[begin Excerpted passage]

One of Katchkie Farm's greenhouses. Photo from Blondie and Brownie blog.

Recently I visited Bob Walker at Katchkie Farm in Kinderhook, NY. He gave me a tour that included lots of inspiring innovations, probably the most elaborate of which is his greenhouse setup.

The hot water furnace that burns waste veggie oil, located in the farm's shop across from the greenhouses.

Last year Bob installed a new heating system for his three greenhouses: in one, to heat the soil directly for in-ground crops; and in the others, to heat the benchtops where trays of seedlings sit. There are lots of efficiencies in the system, which in ideal circumstances heats some of the greenhouses year-round and uses waste vegetable oil as a practically free fuel source.

The manifold fed by the furnace. The blue fixtures are pumps that feed water into the four loops when the thermostats tell them to. One loop for each of the three greenhouses, plus one to heat the shop's radiant floor.

The heart of the system is the waste oil furnace located in the farm’s equipment workshop, just across the driveway from the greenhouses. The furnace is tuned to burn waste veggie oil with optimal efficiency, heating water to ~180 degrees F. The water can then be sent through a manifold to heat any of the three greenhouses, or to heat the workshop through a radient system of tubing in the concrete slab. From the furnace, the water flows through separate lines of pex tubing through an insulated pipe underground, one out to each of the greenhouses.

The control panel. Thermostats in the greenhouses can call for more super-hot water to be fed into the loop.

Each of the greenhouses has an independent loop of hot water lines that is constantly circulating water, thanks to an electric pump in each house. The loops each have a thermostat that, when triggered, will call to the controller in the workshop to cycle on the pumps at the main manifold, by the furnace, to pump more hot water into the loop, until it is brought back up to the desired temperature. This system of injecting very hot water into the loop only when needed eliminates the need for the heating water to be constantly flowing back to the furnace as it circulates.

The manifold for the loop of pex tubing in the ground of the production greenhouse. The electric pump in the photo constantly circulates the water through the loop, more hot water form the furnace is sent only when needed.

[end Excerpted passage]
[begin Supplied material]

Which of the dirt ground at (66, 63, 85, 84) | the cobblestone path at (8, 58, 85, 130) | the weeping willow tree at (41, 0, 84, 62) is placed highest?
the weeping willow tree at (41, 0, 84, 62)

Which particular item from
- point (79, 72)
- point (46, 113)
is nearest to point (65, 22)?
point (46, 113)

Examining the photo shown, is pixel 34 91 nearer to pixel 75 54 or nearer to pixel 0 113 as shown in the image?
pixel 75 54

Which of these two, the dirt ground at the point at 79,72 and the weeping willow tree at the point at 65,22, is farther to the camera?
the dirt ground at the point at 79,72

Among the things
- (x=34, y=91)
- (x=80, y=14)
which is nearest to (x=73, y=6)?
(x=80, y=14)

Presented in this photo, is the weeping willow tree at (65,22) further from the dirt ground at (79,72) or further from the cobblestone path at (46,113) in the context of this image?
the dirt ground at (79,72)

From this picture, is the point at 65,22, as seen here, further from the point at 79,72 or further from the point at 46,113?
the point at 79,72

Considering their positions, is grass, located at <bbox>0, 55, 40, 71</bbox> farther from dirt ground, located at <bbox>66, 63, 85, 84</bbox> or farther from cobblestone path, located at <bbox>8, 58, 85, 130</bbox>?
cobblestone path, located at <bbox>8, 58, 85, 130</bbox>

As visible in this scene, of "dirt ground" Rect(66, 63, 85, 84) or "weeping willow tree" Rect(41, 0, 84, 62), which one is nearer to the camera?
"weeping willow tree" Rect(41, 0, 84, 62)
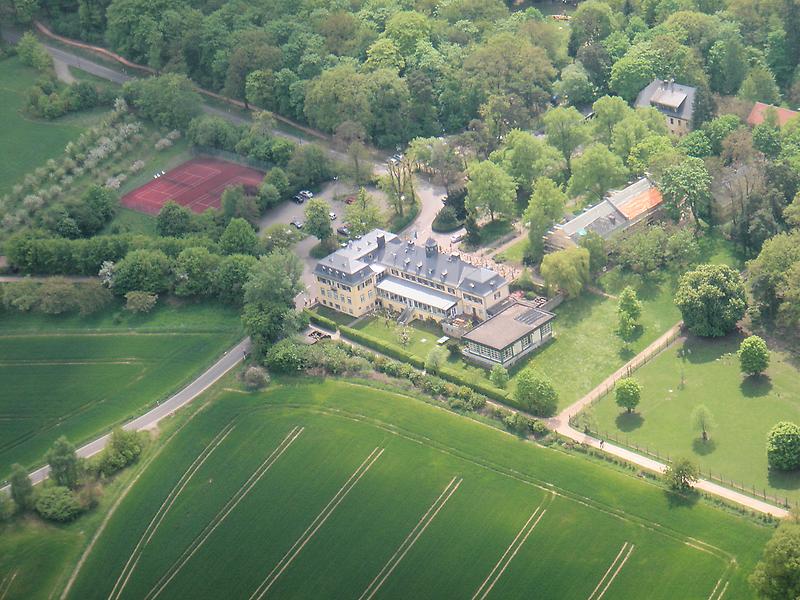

[end Supplied material]

== Parts of the exercise ==
1. According to the text about Katchkie Farm's greenhouse heating, to what temperature does the furnace heat the water?
2. In the text about Katchkie Farm's greenhouse heating, switch "waste veggie oil" to "used cooking oil" and write out the passage from "The manifold fed" up to and including "of the greenhouses.".
3. Resume the text about Katchkie Farm's greenhouse heating system from where it stops.

== Expected answers ==
1. To about 180 degrees F.

2.
The manifold fed by the furnace. The blue fixtures are pumps that feed water into the four loops when the thermostats tell them to. One loop for each of the three greenhouses, plus one to heat the shop's radiant floor.

The heart of the system is the waste oil furnace located in the farm’s equipment workshop, just across the driveway from the greenhouses. The furnace is tuned to burn used cooking oil with optimal efficiency, heating water to ~180 degrees F. The water can then be sent through a manifold to heat any of the three greenhouses, or to heat the workshop through a radient system of tubing in the concrete slab. From the furnace, the water flows through separate lines of pex tubing through an insulated pipe underground, one out to each of the greenhouses.

3.
In the production houses, the ground is heated by pex lines that run under the soil surface; Bob installed the pex by jury-rigging a way to pull the lines through the ground, attached to a chisel plow point; no excavation needed.

The seedling greenhouse. Small rubber tubes run under the surface of each table, to heat the seedlings from below.

In the seedling houses, the heating water runs through main lines and then out into small rubber tubing that snakes across the bench tops, sandwiched between the seedling flats and a layer of insulation below. There are manifolds and valves allowing individual sets of tables to be heated, or excluded from the loop.

The rectangle at the bottom is a heat exchanger, to transfer the heat from the furnace water to the water in the greenhouse loop. The white box is an on-demand hot water heater, no longer used, although it could be called into service as a backup heater.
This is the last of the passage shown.